Text under study:
Professional Best Man (and the amazing things that have happened since I first proposed this job)

Five years ago I proposed a new job idea:

Professional best man.

It remains a role that I am waiting to fill. Let me explain.

Although I meet many outstanding best men in my role as a DJ, I also meet many who are too nervous to deliver the toast, too drunk to assist a groom in need, and too disinterested in the role to be of any use.

Besides, why burden your best friend with this role if all he wants to do is have a good time at the wedding as well?

Instead, hire me. Your professional best man.

What, you may ask, are my qualifications for such a job?

They are, admittedly, quite extensive:

  • I’ve attended more than 500 weddings as a DJ, guest, groom, member of the bridal party, and best man, so there is little that I have not seen. As a result, I will be ready and able to assist in almost every unexpected or unusual circumstance.

  • My experience and expertise will allow me to ensure that the DJ, photographer, caterer and other professional staff are doing their jobs to the best of their ability and serving the bride and groom to my exceedingly exacting standards.

  • I have extensive experience in dealing with in-laws, drunken guests, angry girlfriends, belligerent uncles, and any other potentially disruptive wedding attendee and am adept at deflecting these distractions away from the bride and groom.

  • I can deliver an outstanding toast. I am often instructing tragically unprepared best men on what to say just minutes before their toasts and making them sound quite good.

  • I am a skilled party planner and will give you the bachelor’s party of your dreams while also ensuring that you do nothing that you will regret the next day.

  • I possess a wide range of interests and am skilled at ingratiating myself to a wide range of people. I can do jock and nerd equally well and rarely meet someone who I cannot find common ground. We may not be best friends after your wedding, but for the duration of our nuptials, I will be surprisingly likable and chameleon-like in my ability to blend in with your group of friends. And who knows? One of my best friends is a former client. It could happen for you, too.

And what if you want to hire a professional best man but have a friend who also wants the job and would be upset to learn that you went with a professional?

Activity list:
a. From the piece on the professional best man, list every capacity in which the writer says they have attended weddings.
b. Copy word for word the stretch of the professional best man piece from "Although I meet" through "of any use.".

Given material:
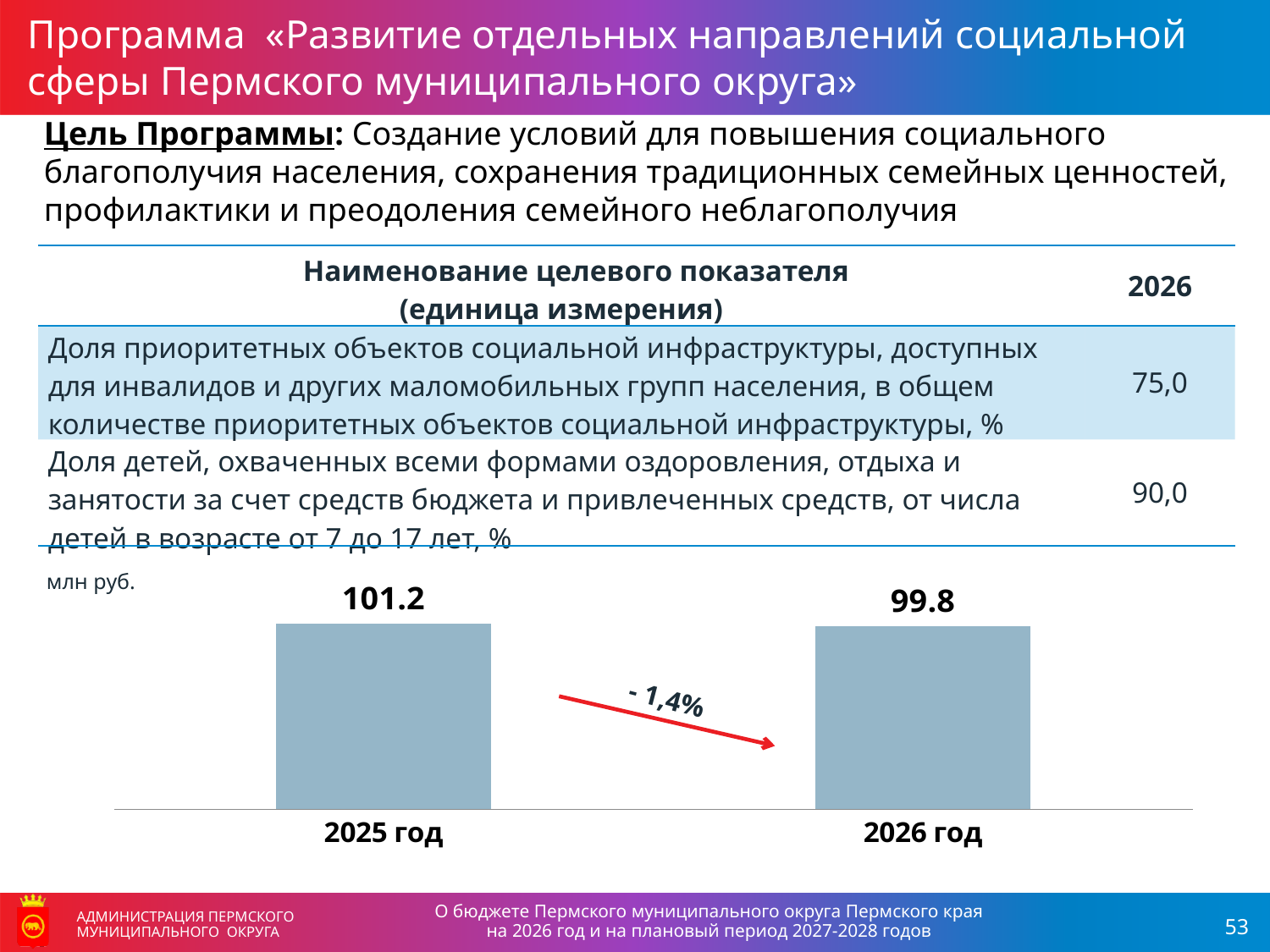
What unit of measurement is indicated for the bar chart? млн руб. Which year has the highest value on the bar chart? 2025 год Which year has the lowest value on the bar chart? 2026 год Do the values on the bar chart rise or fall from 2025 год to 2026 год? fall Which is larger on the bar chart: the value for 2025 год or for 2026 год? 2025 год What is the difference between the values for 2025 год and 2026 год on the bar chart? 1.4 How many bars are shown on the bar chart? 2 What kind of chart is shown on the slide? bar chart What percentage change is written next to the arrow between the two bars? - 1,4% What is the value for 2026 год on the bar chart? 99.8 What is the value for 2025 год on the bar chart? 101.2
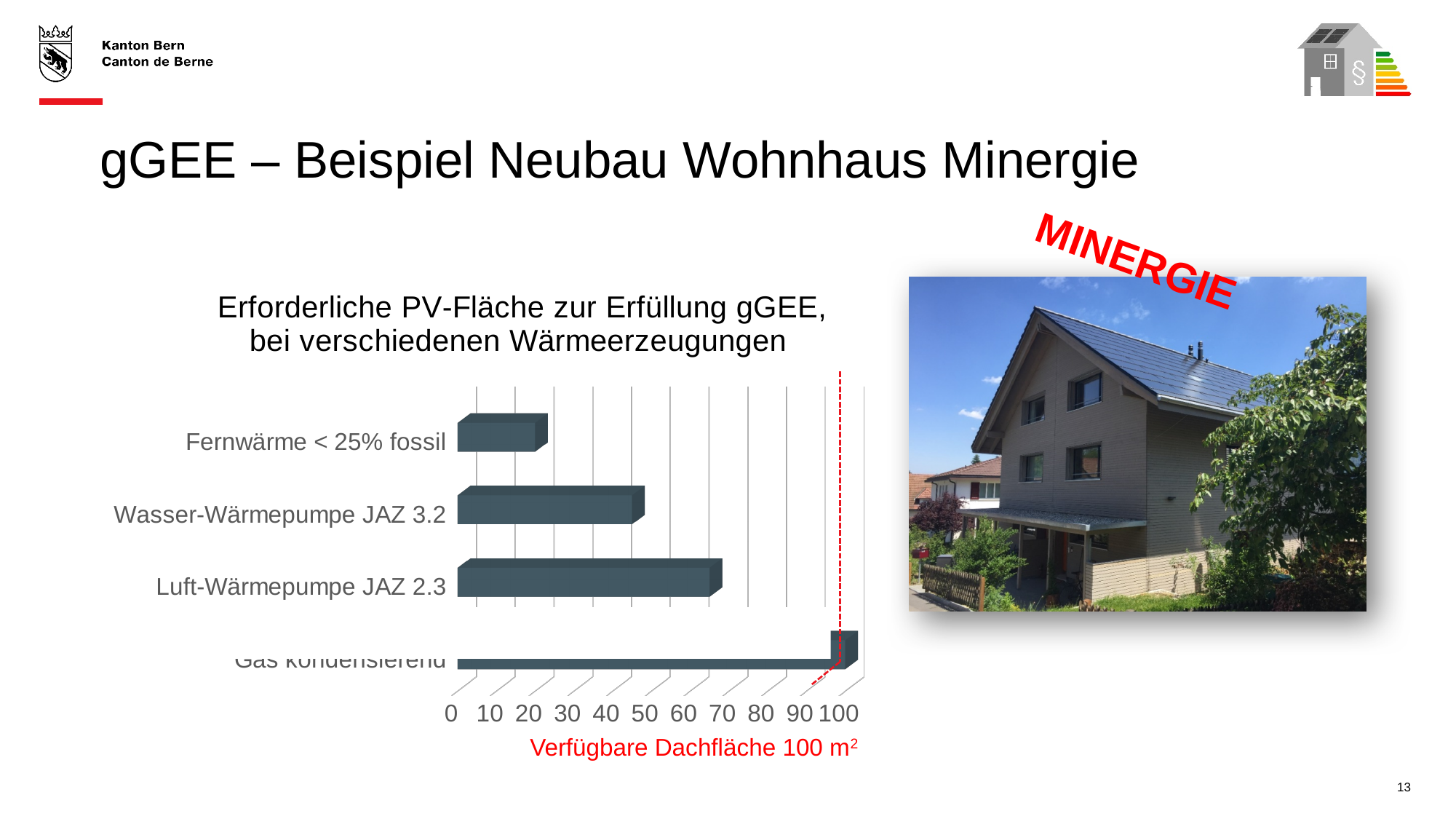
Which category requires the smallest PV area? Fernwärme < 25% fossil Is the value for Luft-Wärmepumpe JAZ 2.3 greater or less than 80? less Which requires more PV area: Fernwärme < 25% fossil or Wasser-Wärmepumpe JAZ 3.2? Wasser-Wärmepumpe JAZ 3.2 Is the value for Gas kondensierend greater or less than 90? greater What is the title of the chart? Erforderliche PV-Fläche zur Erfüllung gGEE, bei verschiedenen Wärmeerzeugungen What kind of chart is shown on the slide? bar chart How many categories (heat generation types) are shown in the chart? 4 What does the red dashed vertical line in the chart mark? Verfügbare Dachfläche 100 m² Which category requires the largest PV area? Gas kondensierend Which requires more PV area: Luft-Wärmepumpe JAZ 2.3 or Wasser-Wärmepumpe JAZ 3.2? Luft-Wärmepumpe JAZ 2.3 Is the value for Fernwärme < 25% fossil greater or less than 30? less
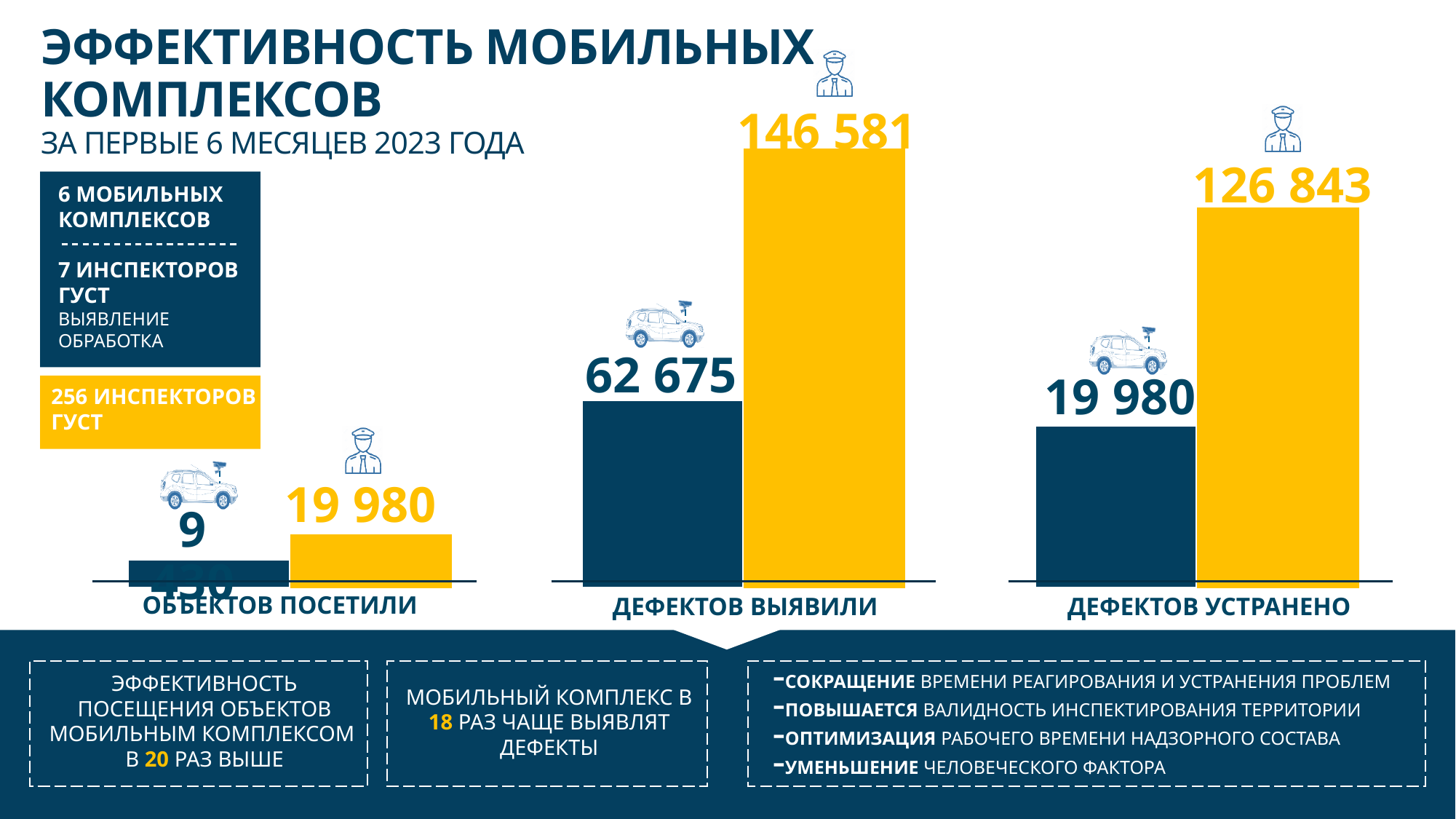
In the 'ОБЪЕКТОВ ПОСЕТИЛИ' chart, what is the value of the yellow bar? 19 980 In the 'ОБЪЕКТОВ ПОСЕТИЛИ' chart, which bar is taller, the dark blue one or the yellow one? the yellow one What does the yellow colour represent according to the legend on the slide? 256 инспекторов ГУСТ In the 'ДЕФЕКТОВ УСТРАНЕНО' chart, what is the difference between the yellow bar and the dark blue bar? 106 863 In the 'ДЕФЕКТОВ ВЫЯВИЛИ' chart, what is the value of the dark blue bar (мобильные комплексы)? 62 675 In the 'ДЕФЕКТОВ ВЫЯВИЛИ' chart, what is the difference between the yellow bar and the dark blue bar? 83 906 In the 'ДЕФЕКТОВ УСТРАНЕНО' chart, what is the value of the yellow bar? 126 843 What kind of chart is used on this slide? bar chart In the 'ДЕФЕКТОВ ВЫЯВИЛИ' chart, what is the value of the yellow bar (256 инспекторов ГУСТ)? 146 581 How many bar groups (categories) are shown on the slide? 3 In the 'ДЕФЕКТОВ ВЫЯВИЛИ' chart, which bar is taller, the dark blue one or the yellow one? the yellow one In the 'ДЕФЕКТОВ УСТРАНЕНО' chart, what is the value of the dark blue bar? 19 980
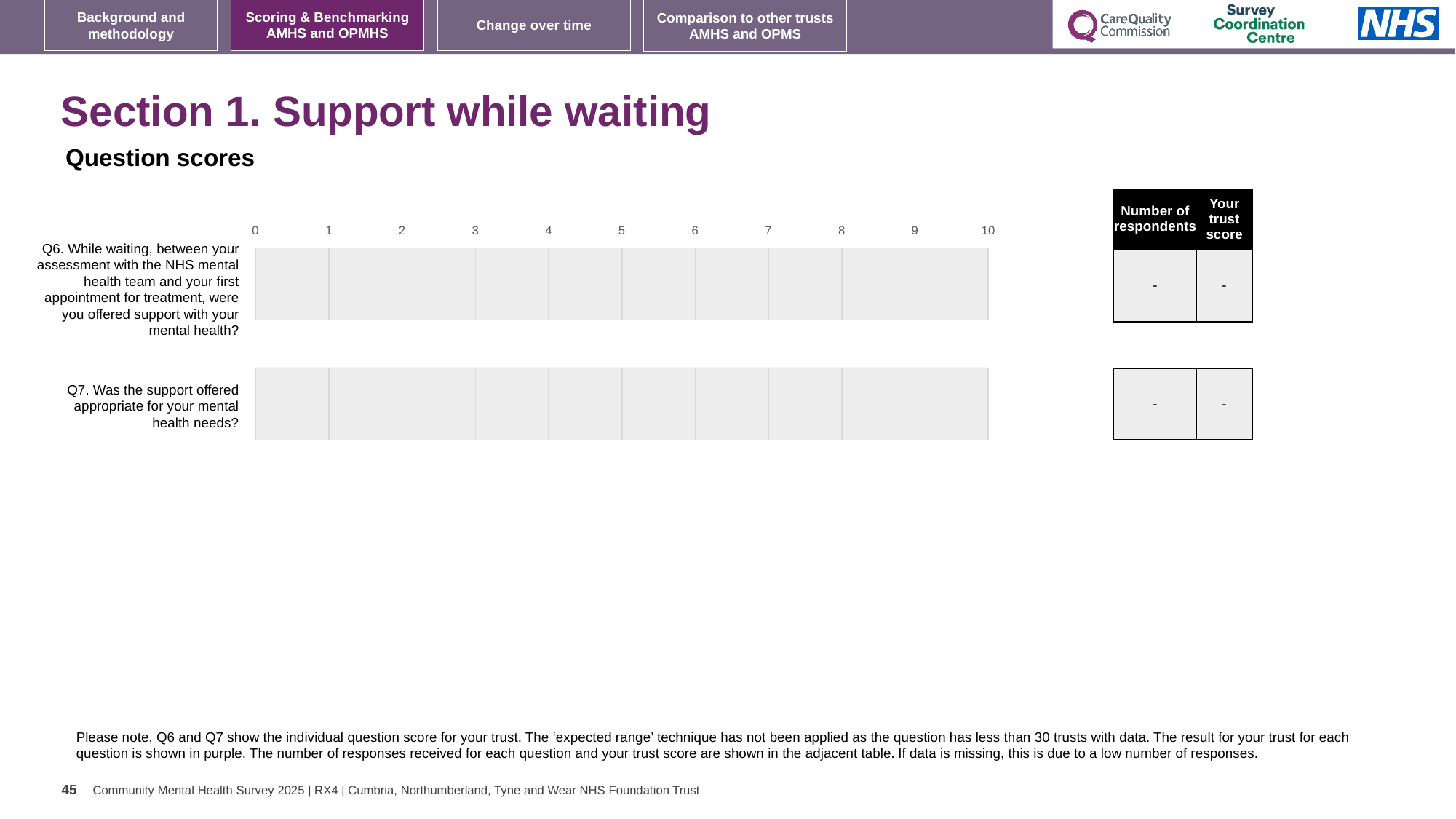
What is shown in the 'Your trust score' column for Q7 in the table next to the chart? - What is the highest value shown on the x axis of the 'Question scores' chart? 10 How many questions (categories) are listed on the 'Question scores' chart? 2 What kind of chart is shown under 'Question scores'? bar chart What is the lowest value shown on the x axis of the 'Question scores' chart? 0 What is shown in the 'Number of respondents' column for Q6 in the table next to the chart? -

Solutions to the problems:
a. DJ, guest, groom, member of the bridal party, best man

b.
Although I meet many outstanding best men in my role as a DJ, I also meet many who are too nervous to deliver the toast, too drunk to assist a groom in need, and too disinterested in the role to be of any use.